“Finalmente, grazie alla Corte costituzionale, le relazioni affettive dei detenuti e delle detenute si arricchiscono della possibilità di incontri riservati e cade il tabù della sessualità in carcere. Ora tocca all’Amministrazione penitenziaria garantire l’effettiva possibilità dell’esercizio di questo diritto, a partire dalla individuazione degli spazi necessari alla riservatezza degli incontri con i propri partner”. Così il Garante delle persone sottoposte a misure restrittive della libertà personale della Regione Lazio, Stefano Anastasìa, dopo aver appreso che la Consulta, con la sentenza n. 10 del 2024, ha dichiarato l’illegittimità costituzionale dell’art. 18 della legge sull’ordinamento penitenziario, nella parte in cui non prevede che la persona detenuta possa essere ammessa a svolgere i colloqui con il coniuge, la parte dell’unione civile o la persona con lei stabilmente convivente, senza il controllo a vista del personale di custodia, quando, tenuto conto del suo comportamento in carcere, non ostino ragioni di sicurezza o esigenze di mantenimento dell’ordine e della disciplina, né, riguardo all’imputato, ragioni giudiziarie.

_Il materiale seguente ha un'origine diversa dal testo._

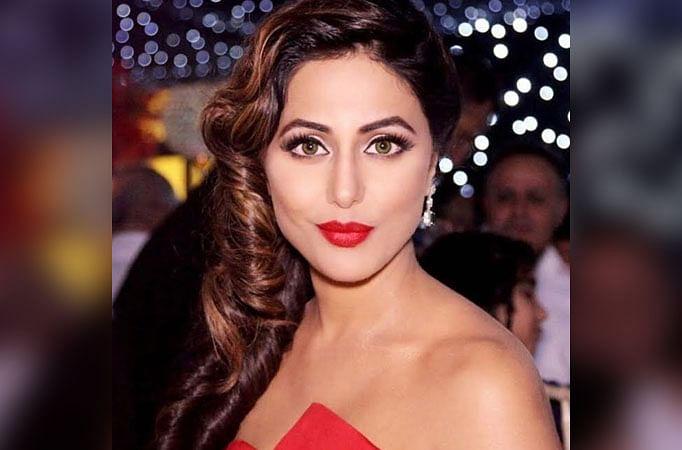Yeh Rishta Kya Kehlata Hai को लेकर Hina Khan ने कह डाली ये बात, कहा शो छोड़ने पर . . .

«L’ordinamento giuridico» – ha affermato la Corte – «tutela le relazioni affettive della persona nelle formazioni sociali in cui esse si esprimono, riconoscendo ai soggetti legati dalle relazioni medesime la libertà di vivere pienamente il sentimento di affetto che ne costituisce l’essenza. Lo stato di detenzione può incidere sui termini e sulle modalità di esercizio di questa libertà, ma non può annullarla in radice, con una previsione astratta e generalizzata, insensibile alle condizioni individuali della persona detenuta e alle specifiche prospettive del suo rientro in società». La norma censurata, nel prescrivere in modo inderogabile il controllo a vista sui colloqui del detenuto, gli impedisce di fatto di esprimere l’affettività con le persone a lui stabilmente legate, anche quando ciò non sia giustificato da ragioni di sicurezza. La Corte ha pertanto riscontrato la violazione degli artt. 3 e 27, terzo comma, Cost. per la irragionevole compressione della dignità della persona
causata dalla norma in scrutinio e per l’ostacolo che ne deriva alla finalità rieducativa della pena. Rammentato che una larga maggioranza degli ordinamenti europei riconosce ormai ai detenuti spazi di espressione dell’affettività intramuraria, inclusa la sessualità, la Corte ha ritenuto altresì violato l’art. 117, primo comma, Cost., in relazione all’art. 8 CEDU, per il difetto di proporzionalità
di un divieto radicale di manifestazione dell’affettività “entro le mura”.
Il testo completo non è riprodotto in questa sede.